Task to complete: Please set down every one of the records below word for word, keeping the same order and line breaks.
=== Data to use ===
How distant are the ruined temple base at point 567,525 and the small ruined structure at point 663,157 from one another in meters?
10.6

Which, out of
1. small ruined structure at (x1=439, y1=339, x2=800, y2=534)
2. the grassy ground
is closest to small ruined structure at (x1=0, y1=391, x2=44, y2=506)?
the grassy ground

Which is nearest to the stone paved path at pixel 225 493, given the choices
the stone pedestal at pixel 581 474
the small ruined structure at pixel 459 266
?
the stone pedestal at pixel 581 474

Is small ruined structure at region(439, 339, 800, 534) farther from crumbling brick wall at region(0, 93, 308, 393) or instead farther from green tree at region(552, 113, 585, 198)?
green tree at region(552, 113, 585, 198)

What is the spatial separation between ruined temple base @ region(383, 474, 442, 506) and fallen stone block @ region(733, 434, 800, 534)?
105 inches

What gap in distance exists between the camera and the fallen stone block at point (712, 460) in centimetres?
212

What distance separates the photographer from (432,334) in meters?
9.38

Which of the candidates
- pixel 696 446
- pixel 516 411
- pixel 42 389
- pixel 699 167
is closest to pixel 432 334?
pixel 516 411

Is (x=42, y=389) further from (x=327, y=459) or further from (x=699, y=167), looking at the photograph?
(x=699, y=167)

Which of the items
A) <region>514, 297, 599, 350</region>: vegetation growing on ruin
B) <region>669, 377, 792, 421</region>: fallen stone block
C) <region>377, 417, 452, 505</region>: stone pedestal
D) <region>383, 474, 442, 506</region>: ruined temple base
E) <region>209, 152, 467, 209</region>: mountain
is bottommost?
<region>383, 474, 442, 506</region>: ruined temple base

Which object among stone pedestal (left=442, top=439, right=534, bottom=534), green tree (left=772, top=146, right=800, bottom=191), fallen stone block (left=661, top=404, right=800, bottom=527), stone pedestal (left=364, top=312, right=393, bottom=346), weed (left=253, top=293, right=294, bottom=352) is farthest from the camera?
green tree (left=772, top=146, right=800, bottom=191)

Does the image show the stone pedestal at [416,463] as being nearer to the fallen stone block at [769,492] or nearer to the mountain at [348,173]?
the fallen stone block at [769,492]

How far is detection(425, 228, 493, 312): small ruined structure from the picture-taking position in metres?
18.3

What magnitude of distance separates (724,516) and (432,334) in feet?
===
Complete answer:
How distant are the ruined temple base at point 567,525 and the small ruined structure at point 663,157 from one another in meters?
10.6

Which, out of
1. small ruined structure at (x1=439, y1=339, x2=800, y2=534)
2. the grassy ground
is closest to small ruined structure at (x1=0, y1=391, x2=44, y2=506)?
the grassy ground

Which is nearest to the stone paved path at pixel 225 493, given the choices
the stone pedestal at pixel 581 474
the small ruined structure at pixel 459 266
?
the stone pedestal at pixel 581 474

Is small ruined structure at region(439, 339, 800, 534) farther from crumbling brick wall at region(0, 93, 308, 393) or instead farther from green tree at region(552, 113, 585, 198)?
green tree at region(552, 113, 585, 198)

What is the spatial separation between ruined temple base @ region(383, 474, 442, 506) and fallen stone block @ region(733, 434, 800, 534)?
105 inches

What gap in distance exists between the camera and the fallen stone block at point (712, 460) in centimetres?
212

What distance separates the photographer from (432,334) in meters?
9.38

Which of the candidates
- pixel 696 446
- pixel 516 411
- pixel 42 389
- pixel 699 167
is closest to pixel 432 334?
pixel 516 411

Is (x=42, y=389) further from (x=327, y=459) or further from (x=699, y=167), looking at the photograph?
(x=699, y=167)

Which of the items
A) <region>514, 297, 599, 350</region>: vegetation growing on ruin
B) <region>669, 377, 792, 421</region>: fallen stone block
C) <region>377, 417, 452, 505</region>: stone pedestal
D) <region>383, 474, 442, 506</region>: ruined temple base
E) <region>209, 152, 467, 209</region>: mountain
is bottommost?
<region>383, 474, 442, 506</region>: ruined temple base

Which object among stone pedestal (left=442, top=439, right=534, bottom=534), green tree (left=772, top=146, right=800, bottom=191), fallen stone block (left=661, top=404, right=800, bottom=527), stone pedestal (left=364, top=312, right=393, bottom=346), weed (left=253, top=293, right=294, bottom=352) is farthest from the camera?
green tree (left=772, top=146, right=800, bottom=191)

Does the image show the stone pedestal at [416,463] as being nearer to the fallen stone block at [769,492] or nearer to the mountain at [348,173]?
the fallen stone block at [769,492]

How far is detection(425, 228, 493, 312): small ruined structure from the picture-taking position in metres?
18.3

What magnitude of distance separates (724,516) and (432,334) in feet?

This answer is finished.